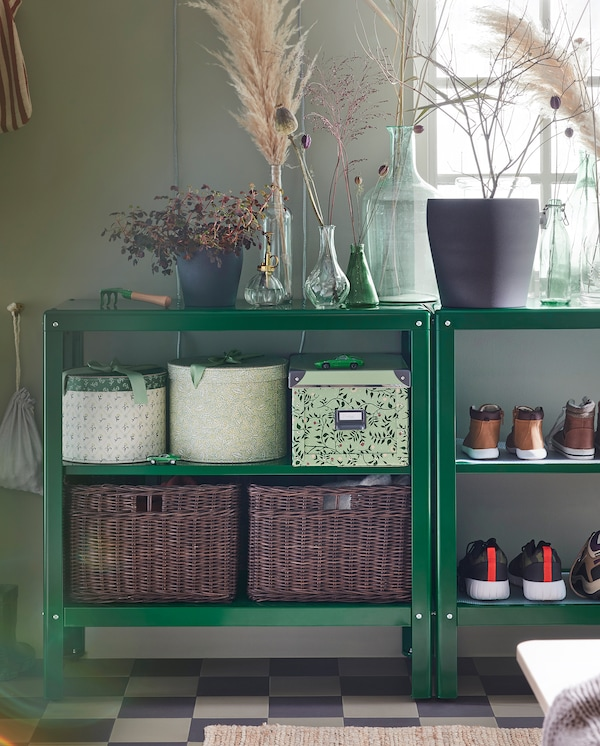 Dos estanterías con adornos en los estantes superiores y cajas, zapatos y cestas de ratán en los estantes inferiores.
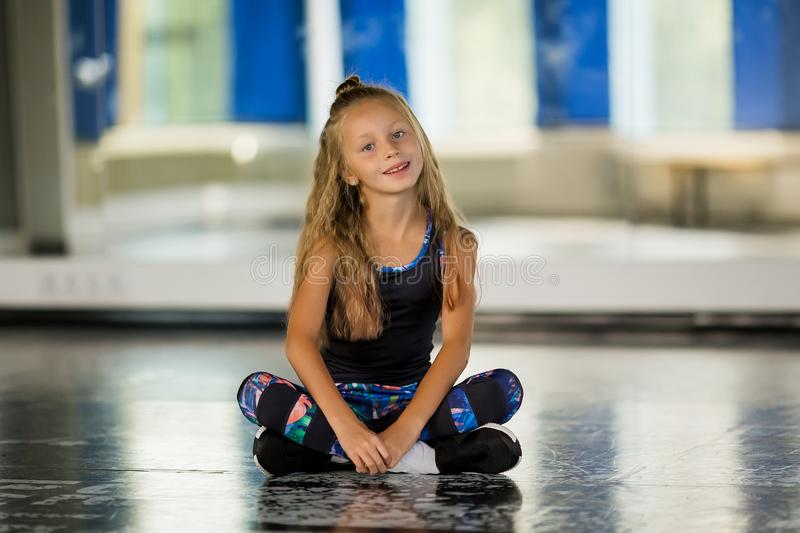 A young girl gymnast in a black leotard looks to the camera. Girl dancing modern choreography. Hip Hop Girl royalty free stock image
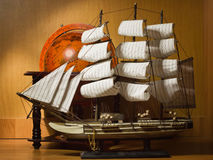 Model Sailing Ship And Old Globe Royalty Free Stock Image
□ □ □ □ □
Please print the entire listing again exactly, minus its images.

**YOUR RESPONSE:**
 Dos estanterías con adornos en los estantes superiores y cajas, zapatos y cestas de ratán en los estantes inferiores.
 A young girl gymnast in a black leotard looks to the camera. Girl dancing modern choreography. Hip Hop Girl royalty free stock image
 Model Sailing Ship And Old Globe Royalty Free Stock Image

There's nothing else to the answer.